How It Flows — SubQ Code Eval Framework

The Pipeline

Data flows inward through four concentric layers. The orchestrator parses task definitions and allocates worktrees. Adapters spawn agent processes and capture raw output. Enrichers parse JSONL streams into canonical events. The core normalizes, compares, and reports.

Orchestrator

Parses task YAML, allocates git worktrees sequentially (avoids .git/config.lock race), launches adapters in parallel. Manages run lifecycle: start, timeout, cleanup. Entry point: subq eval run

Adapters

One per agent. Each adapter wraps Bun.spawn() with agent-specific flags. Returns RawAgentOutput: stdout bytes, exit code, timestamps. Injectable via ProcessSpawner interface for testing.

Enrichers

Parses RawAgentOutput into EnrichedEvent[] using Bun.JSONL.parseChunk(). Extracts milestones, system prompts, tool calls. Reuses existing parsers/ internals from SubQ Code.

Judge Layer

Error analysis pipeline classifies failures into 9 categories. Five binary LLM judges (one per dimension) with anti-hallucination grounding. PoLL multi-model panel with position-swap protocol. Blends with heuristic scores.

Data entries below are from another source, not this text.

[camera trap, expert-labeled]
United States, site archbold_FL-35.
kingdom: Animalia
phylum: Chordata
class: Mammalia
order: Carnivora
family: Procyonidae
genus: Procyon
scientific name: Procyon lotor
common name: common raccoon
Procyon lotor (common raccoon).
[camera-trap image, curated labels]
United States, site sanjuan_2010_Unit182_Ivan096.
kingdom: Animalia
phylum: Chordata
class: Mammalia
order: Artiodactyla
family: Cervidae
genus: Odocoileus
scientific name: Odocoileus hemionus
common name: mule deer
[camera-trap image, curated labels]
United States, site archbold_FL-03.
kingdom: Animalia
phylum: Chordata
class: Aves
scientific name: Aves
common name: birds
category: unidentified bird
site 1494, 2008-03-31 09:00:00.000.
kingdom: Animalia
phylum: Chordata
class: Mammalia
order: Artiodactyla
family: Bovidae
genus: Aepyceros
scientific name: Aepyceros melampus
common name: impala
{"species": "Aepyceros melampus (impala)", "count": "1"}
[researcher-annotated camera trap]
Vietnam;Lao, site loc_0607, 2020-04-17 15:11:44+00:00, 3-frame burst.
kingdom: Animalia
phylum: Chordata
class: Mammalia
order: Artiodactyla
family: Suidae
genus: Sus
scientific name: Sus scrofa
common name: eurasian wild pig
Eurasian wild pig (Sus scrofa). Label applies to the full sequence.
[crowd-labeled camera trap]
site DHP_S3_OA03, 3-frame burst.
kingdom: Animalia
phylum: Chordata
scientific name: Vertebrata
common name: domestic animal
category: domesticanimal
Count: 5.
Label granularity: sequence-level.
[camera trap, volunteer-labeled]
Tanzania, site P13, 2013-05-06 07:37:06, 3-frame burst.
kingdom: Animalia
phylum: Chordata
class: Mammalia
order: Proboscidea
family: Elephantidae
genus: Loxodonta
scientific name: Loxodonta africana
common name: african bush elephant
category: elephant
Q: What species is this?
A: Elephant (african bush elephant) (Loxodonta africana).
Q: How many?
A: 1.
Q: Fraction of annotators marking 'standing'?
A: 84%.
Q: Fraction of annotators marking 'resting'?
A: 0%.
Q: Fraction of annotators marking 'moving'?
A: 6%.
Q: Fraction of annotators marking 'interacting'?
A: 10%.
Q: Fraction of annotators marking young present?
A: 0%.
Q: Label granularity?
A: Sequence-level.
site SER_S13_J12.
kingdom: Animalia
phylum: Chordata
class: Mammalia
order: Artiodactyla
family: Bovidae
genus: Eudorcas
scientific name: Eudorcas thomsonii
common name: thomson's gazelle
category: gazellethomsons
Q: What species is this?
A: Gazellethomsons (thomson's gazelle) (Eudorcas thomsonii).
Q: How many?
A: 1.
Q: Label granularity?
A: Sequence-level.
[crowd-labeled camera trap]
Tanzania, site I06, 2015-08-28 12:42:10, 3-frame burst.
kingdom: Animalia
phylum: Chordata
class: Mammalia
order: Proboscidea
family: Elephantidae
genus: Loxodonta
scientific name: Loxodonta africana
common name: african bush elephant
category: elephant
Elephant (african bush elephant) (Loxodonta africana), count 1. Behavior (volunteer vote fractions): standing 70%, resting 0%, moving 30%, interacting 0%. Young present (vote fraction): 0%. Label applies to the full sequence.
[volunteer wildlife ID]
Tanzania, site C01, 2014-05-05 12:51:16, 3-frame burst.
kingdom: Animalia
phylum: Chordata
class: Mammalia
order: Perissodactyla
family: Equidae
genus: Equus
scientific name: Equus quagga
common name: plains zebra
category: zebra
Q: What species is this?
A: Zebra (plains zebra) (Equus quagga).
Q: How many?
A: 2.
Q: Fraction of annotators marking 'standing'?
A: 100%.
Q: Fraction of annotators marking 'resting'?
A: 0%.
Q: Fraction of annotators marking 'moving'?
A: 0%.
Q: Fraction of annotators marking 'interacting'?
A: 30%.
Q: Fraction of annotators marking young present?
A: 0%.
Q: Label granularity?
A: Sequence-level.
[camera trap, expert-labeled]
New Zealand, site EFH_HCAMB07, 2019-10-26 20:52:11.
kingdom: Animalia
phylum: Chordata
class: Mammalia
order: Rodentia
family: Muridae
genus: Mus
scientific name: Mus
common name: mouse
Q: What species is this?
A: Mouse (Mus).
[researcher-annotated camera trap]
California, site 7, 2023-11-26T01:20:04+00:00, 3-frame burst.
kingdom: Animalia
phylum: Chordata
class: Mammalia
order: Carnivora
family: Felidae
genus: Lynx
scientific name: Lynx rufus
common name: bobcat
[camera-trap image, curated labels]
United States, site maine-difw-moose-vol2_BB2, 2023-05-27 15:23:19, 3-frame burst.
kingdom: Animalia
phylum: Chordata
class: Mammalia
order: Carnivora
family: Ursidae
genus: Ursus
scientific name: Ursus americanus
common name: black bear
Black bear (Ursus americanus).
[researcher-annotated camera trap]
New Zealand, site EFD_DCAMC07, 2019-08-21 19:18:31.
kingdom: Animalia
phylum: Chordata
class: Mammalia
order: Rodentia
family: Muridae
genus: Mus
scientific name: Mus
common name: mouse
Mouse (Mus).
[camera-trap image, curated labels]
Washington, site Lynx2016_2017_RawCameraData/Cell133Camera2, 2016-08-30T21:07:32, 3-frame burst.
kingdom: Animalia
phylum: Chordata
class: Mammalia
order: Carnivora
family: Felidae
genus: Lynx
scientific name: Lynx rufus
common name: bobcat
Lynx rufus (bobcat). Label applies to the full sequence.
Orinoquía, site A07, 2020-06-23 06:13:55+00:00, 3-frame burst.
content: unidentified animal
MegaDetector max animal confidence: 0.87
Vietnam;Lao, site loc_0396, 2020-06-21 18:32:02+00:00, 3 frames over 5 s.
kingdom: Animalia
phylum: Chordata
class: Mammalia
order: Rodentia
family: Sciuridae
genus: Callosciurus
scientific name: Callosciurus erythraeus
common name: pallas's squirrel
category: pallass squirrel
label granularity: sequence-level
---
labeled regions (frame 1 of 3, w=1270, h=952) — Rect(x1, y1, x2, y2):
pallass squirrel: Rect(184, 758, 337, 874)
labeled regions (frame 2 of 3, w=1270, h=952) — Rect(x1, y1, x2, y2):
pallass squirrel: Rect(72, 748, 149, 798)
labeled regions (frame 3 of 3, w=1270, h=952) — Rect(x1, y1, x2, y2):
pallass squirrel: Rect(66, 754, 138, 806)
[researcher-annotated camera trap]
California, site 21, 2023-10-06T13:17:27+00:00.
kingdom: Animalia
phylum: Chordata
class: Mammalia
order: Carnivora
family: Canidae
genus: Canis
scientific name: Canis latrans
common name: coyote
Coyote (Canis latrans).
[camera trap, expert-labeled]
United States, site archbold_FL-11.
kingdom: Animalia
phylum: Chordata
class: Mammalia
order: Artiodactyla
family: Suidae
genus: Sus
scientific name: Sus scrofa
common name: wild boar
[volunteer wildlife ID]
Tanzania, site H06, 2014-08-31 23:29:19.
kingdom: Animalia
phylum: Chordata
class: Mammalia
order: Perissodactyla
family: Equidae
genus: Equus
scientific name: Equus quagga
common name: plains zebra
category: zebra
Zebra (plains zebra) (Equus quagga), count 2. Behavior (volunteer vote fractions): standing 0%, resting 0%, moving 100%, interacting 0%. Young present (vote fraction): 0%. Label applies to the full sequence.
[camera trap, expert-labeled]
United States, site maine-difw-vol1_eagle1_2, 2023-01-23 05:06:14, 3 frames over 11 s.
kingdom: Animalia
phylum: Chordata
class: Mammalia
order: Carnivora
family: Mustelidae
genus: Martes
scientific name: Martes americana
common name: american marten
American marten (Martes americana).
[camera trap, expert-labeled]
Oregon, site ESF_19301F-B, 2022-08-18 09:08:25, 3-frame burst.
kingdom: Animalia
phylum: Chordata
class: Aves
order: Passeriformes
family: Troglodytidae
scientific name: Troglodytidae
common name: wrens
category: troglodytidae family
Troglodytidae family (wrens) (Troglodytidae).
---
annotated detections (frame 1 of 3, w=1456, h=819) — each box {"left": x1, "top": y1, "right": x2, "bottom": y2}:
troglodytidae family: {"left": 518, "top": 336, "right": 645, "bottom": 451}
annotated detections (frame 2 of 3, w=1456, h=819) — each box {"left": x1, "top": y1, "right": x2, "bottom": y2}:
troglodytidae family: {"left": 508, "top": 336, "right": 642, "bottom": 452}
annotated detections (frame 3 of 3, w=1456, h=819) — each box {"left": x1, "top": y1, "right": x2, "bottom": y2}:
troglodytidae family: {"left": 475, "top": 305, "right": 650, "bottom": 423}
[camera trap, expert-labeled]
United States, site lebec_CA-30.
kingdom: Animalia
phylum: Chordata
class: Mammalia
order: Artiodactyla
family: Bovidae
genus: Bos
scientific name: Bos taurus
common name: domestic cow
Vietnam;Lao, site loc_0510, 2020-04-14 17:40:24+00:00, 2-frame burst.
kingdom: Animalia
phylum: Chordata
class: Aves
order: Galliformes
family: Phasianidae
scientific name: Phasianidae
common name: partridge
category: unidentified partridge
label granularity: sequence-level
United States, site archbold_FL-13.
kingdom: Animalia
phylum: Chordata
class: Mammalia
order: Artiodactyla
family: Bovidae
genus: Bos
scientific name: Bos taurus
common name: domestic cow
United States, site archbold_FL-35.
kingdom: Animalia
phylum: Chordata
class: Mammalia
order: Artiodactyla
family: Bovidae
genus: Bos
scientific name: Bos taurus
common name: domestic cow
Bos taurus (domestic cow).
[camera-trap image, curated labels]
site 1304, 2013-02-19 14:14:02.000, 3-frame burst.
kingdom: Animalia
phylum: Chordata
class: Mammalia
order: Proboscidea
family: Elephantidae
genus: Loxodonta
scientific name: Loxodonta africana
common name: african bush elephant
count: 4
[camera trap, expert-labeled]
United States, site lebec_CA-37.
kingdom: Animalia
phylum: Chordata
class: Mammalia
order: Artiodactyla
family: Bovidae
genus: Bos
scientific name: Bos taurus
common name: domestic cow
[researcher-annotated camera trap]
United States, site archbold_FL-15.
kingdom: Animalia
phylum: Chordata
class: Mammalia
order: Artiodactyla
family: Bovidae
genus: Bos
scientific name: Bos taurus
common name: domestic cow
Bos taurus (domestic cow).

Normalizer → Comparison → Reporter

Normalizes EnrichedSessions. Aligns milestones. Applies quality rubric. Blends heuristic + LLM judge scores via per-dimension weights. Produces EvalReport with Rogan-Gladen corrected rates.

Outer → core: task YAML → EvalReport

The Type Lattice

Fifteen interconnected interfaces form the framework's type system. TypeBox schemas validate all YAML-loaded data. Epoch-millisecond timestamps ensure serializable types across JSON boundaries.

Core Identity

EvalAgentId

Extract<AgentType, "claude-code" | "codex" | "pi-agent">

Derived from AgentType via Extract<>, not a parallel union. Single source of truth.

Raw Output

RawAgentOutput

stdout: Uint8Array, exitCode: number, startMs: number, endMs: number. The adapter's contract—enrichment happens externally.

Canonical Event

EnrichedEvent

Agent-agnostic event with canonical tool names, normalized timestamps. Basis for all cross-agent comparison.

Session Container

EnrichedSession

Messages[], milestones[], system prompts[], token usage. The complete enriched transcript of one agent's run.

Cost Tracking

TokenUsage

inputTokens, outputTokens, cacheReadTokens, cacheWriteTokens, costUsd. Per-agent, per-run cost attribution.

Temporal Markers

Milestone

kind: string, timestampMs: number, turnIndex: number, elapsedMs: number. first_file_read, first_test_run, first_file_edit, and more.

Quality Assessment

QualityRubric

correctness, completeness, codeQuality, minimalDiff, verification. Multi-dimensional scoring by heuristic + optional LLM judge.

Prompt Forensics

SystemPromptInjection

source, content, label, turnIndex. Tracks every system prompt injection point across the agent session.

Judge Output

JudgeVerdict

result: Pass | Fail, confidence: number, critique: string, evidence: string[]. Binary verdict from one dimension’s judge.

Pairwise

PairwiseVerdict

winner: EvalAgentId | “tie”, perDimension: Record, biasDetected: boolean. Position-swap reconciled comparison.

Error Attribution

ErrorAttribution

category: 9 error types across 3 tiers (capability, resource, environmental). Heuristic + LLM-assisted classification.

Bias Correction

BiasCorrection

observedRate, correctedRate, tpr, tnr, ci95Low, ci95High. Rogan-Gladen formula output per dimension.

TypeBox Schemas

src/eval/types.ts — EvalTaskSchema

id Type.String() — unique task identifier

name Type.String() — human-readable task name

repoPath Type.String() — absolute path to target repository

baseCommit Type.Union([Type.String({pattern: /^[a-f0-9]{4,40}$/}), Type.Null()])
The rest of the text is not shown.